TEXT EXTRACT>
════════════════════
Attempting rather unsuccessfully to convert something of the form

45 years 9 mons 5 days 20:28:18.886891

to a total number of months, I attempted

SELECT age(now(), timestamp '1957-06-13') / interval '1 month';

and got the error

ERROR: Unable to identify an operator '/' for types 'interval' and 'interval'
You will have to retype this query using an explicit cast

Does anyone know what interval format intervals are stored as? Is there a way
I can cast this expression to be able to find the number of months within
this interval?

Or is there a function I don't know about capable of doing this? (extracting
the total number of a specific interval from another interval)... e.g. total
number of months, total number of days...

Josh.

#2Tom Lane
tgl@sss.pgh.pa.us
In reply to: Joshua Moore-Oliva (#1)
Re: Division of intervals.

Joshua Moore-Oliva <josh@chatgris.com> writes:

I attempted
SELECT age(now(), timestamp '1957-06-13') / interval '1 month';
and got the error
ERROR: Unable to identify an operator '/' for types 'interval' and 'interval'

I'm not sure division of intervals is sensible --- consider the
recently-pointed-out issues about variable length of months, etc.

Does this do what you want?

regression=# SELECT extract(year from age(now(), timestamp '1957-06-13'));
date_part
-----------
45
(1 row)

regression=# SELECT extract(month from age(now(), timestamp '1957-06-13'));
date_part
-----------
9
(1 row)

regression=# SELECT extract(year from age(now(), timestamp '1957-06-13')) *12
regression-# + extract(month from age(now(), timestamp '1957-06-13'));
?column?
----------
549
(1 row)

regards, tom lane

#3Joshua Moore-Oliva
josh@chatgris.com
In reply to: Tom Lane (#2)
Re: Division of intervals.

I guess that it does for this problem.. But I have other applications that
require the number of days... and that gets a lot more complex to work out.

Are there any plans in the near future to add this functionality?

I had already through of this solution, but it appeared rather bulky to me,
but I guess that's all there is now thanks.

Josh.
════════════════════
DATA SECTION>

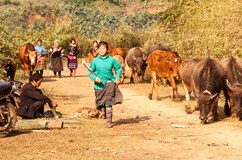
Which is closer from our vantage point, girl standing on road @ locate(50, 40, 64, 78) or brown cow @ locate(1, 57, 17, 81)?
brown cow @ locate(1, 57, 17, 81)

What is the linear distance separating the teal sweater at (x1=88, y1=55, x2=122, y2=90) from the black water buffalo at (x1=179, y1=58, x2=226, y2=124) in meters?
2.07

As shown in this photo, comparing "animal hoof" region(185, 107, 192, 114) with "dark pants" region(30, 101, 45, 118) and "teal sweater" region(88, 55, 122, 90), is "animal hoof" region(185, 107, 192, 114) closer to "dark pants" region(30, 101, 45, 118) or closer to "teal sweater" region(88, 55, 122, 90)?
"teal sweater" region(88, 55, 122, 90)

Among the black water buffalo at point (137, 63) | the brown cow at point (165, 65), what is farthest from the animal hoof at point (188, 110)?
the black water buffalo at point (137, 63)

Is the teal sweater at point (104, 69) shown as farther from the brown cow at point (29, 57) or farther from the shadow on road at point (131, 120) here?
the brown cow at point (29, 57)

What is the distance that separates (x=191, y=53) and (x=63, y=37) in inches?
673

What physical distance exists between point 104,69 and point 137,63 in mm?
10480

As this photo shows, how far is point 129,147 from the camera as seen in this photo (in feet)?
30.3

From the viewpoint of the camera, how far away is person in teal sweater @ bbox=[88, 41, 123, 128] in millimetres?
11305

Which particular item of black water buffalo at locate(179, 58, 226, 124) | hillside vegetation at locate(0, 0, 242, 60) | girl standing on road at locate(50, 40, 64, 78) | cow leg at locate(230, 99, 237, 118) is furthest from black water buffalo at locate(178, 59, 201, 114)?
girl standing on road at locate(50, 40, 64, 78)

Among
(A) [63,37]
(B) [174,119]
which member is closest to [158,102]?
(B) [174,119]

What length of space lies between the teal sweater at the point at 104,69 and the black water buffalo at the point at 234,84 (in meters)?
2.76

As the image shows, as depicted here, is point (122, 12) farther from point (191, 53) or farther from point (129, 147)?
point (129, 147)

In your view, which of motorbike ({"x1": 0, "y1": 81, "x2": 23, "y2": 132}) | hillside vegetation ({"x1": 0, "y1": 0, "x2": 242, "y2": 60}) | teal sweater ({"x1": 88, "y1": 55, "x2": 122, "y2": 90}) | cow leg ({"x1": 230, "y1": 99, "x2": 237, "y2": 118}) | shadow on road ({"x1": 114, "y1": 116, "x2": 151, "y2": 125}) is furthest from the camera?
hillside vegetation ({"x1": 0, "y1": 0, "x2": 242, "y2": 60})

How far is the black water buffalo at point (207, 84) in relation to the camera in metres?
12.0
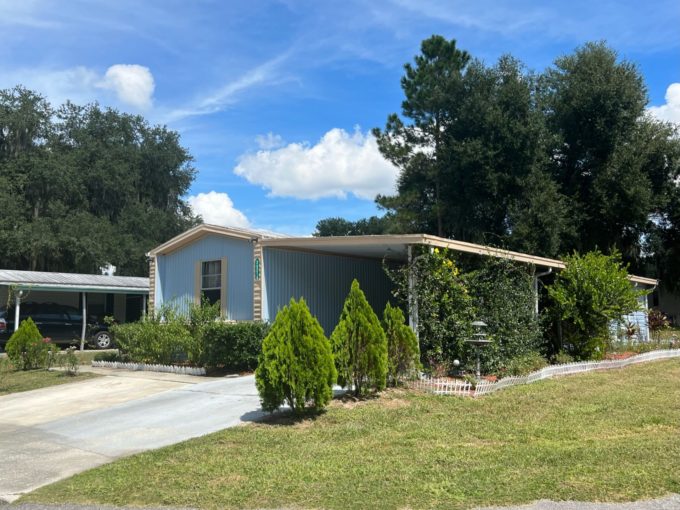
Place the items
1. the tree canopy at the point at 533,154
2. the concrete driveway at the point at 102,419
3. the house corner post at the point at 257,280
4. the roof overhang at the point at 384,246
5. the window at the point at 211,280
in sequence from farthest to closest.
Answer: the tree canopy at the point at 533,154
the window at the point at 211,280
the house corner post at the point at 257,280
the roof overhang at the point at 384,246
the concrete driveway at the point at 102,419

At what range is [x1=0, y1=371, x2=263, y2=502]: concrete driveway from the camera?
6.24m

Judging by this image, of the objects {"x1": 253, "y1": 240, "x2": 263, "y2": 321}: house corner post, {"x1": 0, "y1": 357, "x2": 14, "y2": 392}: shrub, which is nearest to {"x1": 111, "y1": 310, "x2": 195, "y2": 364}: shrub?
{"x1": 253, "y1": 240, "x2": 263, "y2": 321}: house corner post

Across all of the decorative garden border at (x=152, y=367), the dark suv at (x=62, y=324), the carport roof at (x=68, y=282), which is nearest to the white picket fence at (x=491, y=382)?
the decorative garden border at (x=152, y=367)

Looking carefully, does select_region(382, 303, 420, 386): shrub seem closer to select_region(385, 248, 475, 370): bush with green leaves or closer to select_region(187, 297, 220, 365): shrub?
════════════════════
INSTRUCTIONS>
a) In the interval-division thread, rewrite the part starting at "I'm not sure" and ending at "what you want?", putting "meaningful" in place of "sensible".
b) Shorten the paragraph of the interval-division thread that begins "Or is there a function I don't know about" while keeping its main facts.
c) Write what comes next in the interval-division thread, picking up after its final line.

TASK RESULTS>
a)
I'm not sure division of intervals is meaningful --- consider the
recently-pointed-out issues about variable length of months, etc.

Does this do what you want?

b) The writer asks whether an existing function can extract the total number of one interval unit from another interval, such as the total number of months or days.

c)
Show quoted text

On March 19, 2003 12:23 am, Tom Lane wrote:

Joshua Moore-Oliva <josh@chatgris.com> writes:

I attempted
SELECT age(now(), timestamp '1957-06-13') / interval '1 month';
and got the error
ERROR: Unable to identify an operator '/' for types 'interval' and
'interval'

I'm not sure division of intervals is sensible --- consider the
recently-pointed-out issues about variable length of months, etc.

Does this do what you want?

regression=# SELECT extract(year from age(now(), timestamp '1957-06-13'));
date_part
-----------
45
(1 row)

regression=# SELECT extract(month from age(now(), timestamp '1957-06-13'));
date_part
-----------
9
(1 row)

regression=# SELECT extract(year from age(now(), timestamp '1957-06-13'))
*12 regression-# + extract(month from age(now(), timestamp '1957-06-13'));
?column?
----------
549
(1 row)

regards, tom lane

#4Joshua Moore-Oliva
josh@chatgris.com
In reply to: Joshua Moore-Oliva (#1)
Re: Division of intervals.

Thanks, that should work.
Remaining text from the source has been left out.